-------- PROVIDED PASSAGE

On 04/12/2018 07:59 PM, Jakub Jelinek wrote:
> On Thu, Apr 12, 2018 at 07:53:35PM +0200, Jakub Jelinek wrote:
>> On Thu, Apr 12, 2018 at 03:46:26PM +0200, Jan Hubicka wrote:
>>> If you make C++ inline and get the idea to use target cloning attribute on
>>> this,
>>> this will likely lead to link error if you compile multiple files because
>>> you
>>> turn comdat to non-comdat.
>>>
>>> For comdats this woudl effectivly need to become C++ abi extension and we
>>> would
>>> need to define comdat sections for these. Perhaps easiest way is to simply
>>> reject the attribute on comdats and probaby also extern functions?
>>
>> I'm not really sure we can do that, various packages in the wild are already
>> using this.
>> What is the problem with comdats and multi-versioning?
>> The question is what comdat groups we should use for the comdat resolver and
>> the versioned functions, shall the ifunc symbol be the original mangling of
>> the method (or other comdat) and the other entrypoints just be .local
>> non-weak symbols inside of the same section?
>
> Ah, but we emit the resolver only if we see a use of it. That sounds quite
> broken, resolver in each TU that uses it? Better to have one at each
> definition...

----------------

WHAT THE TASK ASKS = Please write out the mailing-list thread starting with "On 04/12/2018 07:59" and going on through "comdat to non-comdat.", substituting "target_clones attribute" for "target cloning attribute". The records after this thread have no connection to it.

-------- DATA LISTING

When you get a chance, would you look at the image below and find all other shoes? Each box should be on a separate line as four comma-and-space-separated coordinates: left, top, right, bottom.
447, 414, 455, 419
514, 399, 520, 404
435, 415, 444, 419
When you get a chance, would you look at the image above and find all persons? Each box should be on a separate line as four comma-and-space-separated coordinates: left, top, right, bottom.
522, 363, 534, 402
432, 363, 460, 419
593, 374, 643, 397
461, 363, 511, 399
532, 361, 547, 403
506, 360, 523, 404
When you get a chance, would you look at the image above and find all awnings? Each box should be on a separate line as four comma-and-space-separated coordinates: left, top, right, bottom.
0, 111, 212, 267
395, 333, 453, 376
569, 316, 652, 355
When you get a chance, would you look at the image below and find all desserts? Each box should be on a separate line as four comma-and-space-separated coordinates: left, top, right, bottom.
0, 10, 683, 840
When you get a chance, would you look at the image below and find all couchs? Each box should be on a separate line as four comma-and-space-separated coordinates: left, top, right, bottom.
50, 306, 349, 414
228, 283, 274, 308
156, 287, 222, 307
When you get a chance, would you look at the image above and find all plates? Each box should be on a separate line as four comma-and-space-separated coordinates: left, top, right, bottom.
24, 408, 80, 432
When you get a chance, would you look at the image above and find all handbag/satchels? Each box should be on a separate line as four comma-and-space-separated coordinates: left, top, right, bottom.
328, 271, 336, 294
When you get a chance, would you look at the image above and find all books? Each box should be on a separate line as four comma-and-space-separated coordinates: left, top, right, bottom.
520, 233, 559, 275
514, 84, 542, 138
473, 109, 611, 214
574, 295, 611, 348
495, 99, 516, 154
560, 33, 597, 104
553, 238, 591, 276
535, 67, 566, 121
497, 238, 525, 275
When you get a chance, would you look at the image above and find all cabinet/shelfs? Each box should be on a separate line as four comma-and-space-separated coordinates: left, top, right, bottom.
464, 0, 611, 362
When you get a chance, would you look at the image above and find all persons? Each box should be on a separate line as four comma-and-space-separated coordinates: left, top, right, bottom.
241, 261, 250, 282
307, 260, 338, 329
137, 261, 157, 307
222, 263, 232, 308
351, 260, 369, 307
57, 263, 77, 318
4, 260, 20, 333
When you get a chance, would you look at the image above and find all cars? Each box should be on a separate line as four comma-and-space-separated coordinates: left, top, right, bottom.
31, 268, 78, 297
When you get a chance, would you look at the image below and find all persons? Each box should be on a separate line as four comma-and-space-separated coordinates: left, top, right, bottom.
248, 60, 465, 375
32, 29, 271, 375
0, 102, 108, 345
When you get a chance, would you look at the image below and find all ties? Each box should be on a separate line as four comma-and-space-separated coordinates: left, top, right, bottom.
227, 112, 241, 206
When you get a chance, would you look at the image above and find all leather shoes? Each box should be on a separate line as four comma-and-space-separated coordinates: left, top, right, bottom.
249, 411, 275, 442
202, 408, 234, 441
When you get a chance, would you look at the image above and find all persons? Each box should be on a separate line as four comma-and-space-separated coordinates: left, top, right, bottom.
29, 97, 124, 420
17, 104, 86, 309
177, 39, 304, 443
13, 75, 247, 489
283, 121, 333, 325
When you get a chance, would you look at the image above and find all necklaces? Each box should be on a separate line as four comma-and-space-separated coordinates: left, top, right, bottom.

----------------

REPLY TO THE EXERCISE =
On 04/12/2018 07:59 PM, Jakub Jelinek wrote:
> On Thu, Apr 12, 2018 at 07:53:35PM +0200, Jakub Jelinek wrote:
>> On Thu, Apr 12, 2018 at 03:46:26PM +0200, Jan Hubicka wrote:
>>> If you make C++ inline and get the idea to use target_clones attribute on
>>> this,
>>> this will likely lead to link error if you compile multiple files because
>>> you
>>> turn comdat to non-comdat.